Cizre, Silopi, Yüksekova... Bu bölgede epey dolaşmışlığım, haber, röportaj kovalamışlığım vardır. Ancak Şırnak’a yolum bu güne kadar düşmemişti. Cuma öğleden sonra 2013’te açılan Şerafettin Elçi Havaalimanı’na inerken kafamda gergin bir şehir imajı vardı. Sanki kentte dolaşmaya zorlanacağım, insanlara fikirlerini soramayacağım, büyük bir baskı, bir yüksek voltaj hattıyla karşılaşacağım...
Ancak Şırnak beni yanılttı. Her şeyden önce şunu söyleyeyim: Burası ilçelerinden daha sakin ve huzurlu. Ne Cizre’nin ne Silopi’nin diken üstü havası var. Bunun nedenini sorduğum hem Ak Partili, hem de HDP’lilerden aynı yanıtı aldım: Şırnak’ta herkes birbiriyle akraba, ister Ak partili, ister HDP’li olsun birbirine düşmanlık etmez. Zaten listelere bakın, aynı soyadların farklı amblemler altında olduğunu görürsünüz. Tabii Ak Parti ve HDP’yi burada aynı ağırlıkta iki parti sanmayın. Şırnak HDP’nin en güçlü kalelerinden. 4 milletvekili çıkarıyor, şu an 3 HDP’li, 1 Ak Partili vekili var. Peki, 7 Haziranda bu tablo nasıl olur?
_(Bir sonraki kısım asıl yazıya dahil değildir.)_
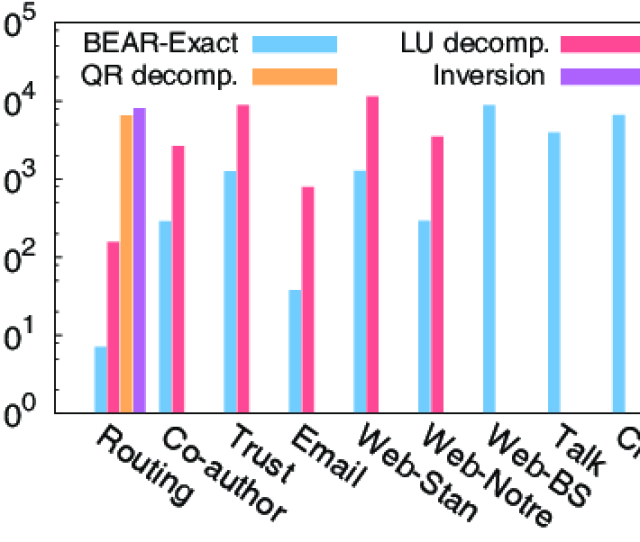 Bear Exact Requires The Least Amount Of Space For Preprocessed Data On All The Datasets Due To Its Space Efficiency Only Bear Exact Successfully Scales To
Bu sorunun cevabı için önce şehrin ana meydanı olan (tabii ki) Cumhuriyet Meydanı’ndaki Cudi Dağı manzaralı çay bahçesine oturdum. Masada eski ANAP’lı belediye başkanı Sait Namdar, PKK davasından yıllarca cezaevinde kalmış emekli okul müdürü Abdurrahman Acar, Şırnak’ın ileri gelenlerinden İhsan Eren ve birçok genç vardı. Oradan kalkıp ismi bende saklı 3 isimle sohbet için bir ofise gittim. Daha sonra HDP’nin seçim bürosunda DBP’nin merkez ilçe eşbaşkanı Fatma Kabul, HDP’nin merkez ilçe eşbaşkanı Sabahat Uğur, HDP merkez ilçe eşbaşkan yardımcısı Leyla Kürtel, Şırnak DBP il eşbaşkanı Salih Gülenç ve HDP merkez ilçe eşbaşkanı Agit Yiğit ile görüştüm. Akşam da önce Ak Parti 4. sıra adayı Rizgan Birlik’in evinde büyük bir yer sofrasında Birlik ve ailesiyle sohbet ettim, ardından da Ak Parti 1. sıra adayı Aslan Tatar ile bir araya geldim. Bütün bu görüşmelerden çıkanları aşağıda özetleyeceğim. Kimin ne dediğini değil, neleri konuştuğumuzu yazacağım. Önemli olan birbirine taban tabana zıt iki manzarayla karşılaşmış olmam...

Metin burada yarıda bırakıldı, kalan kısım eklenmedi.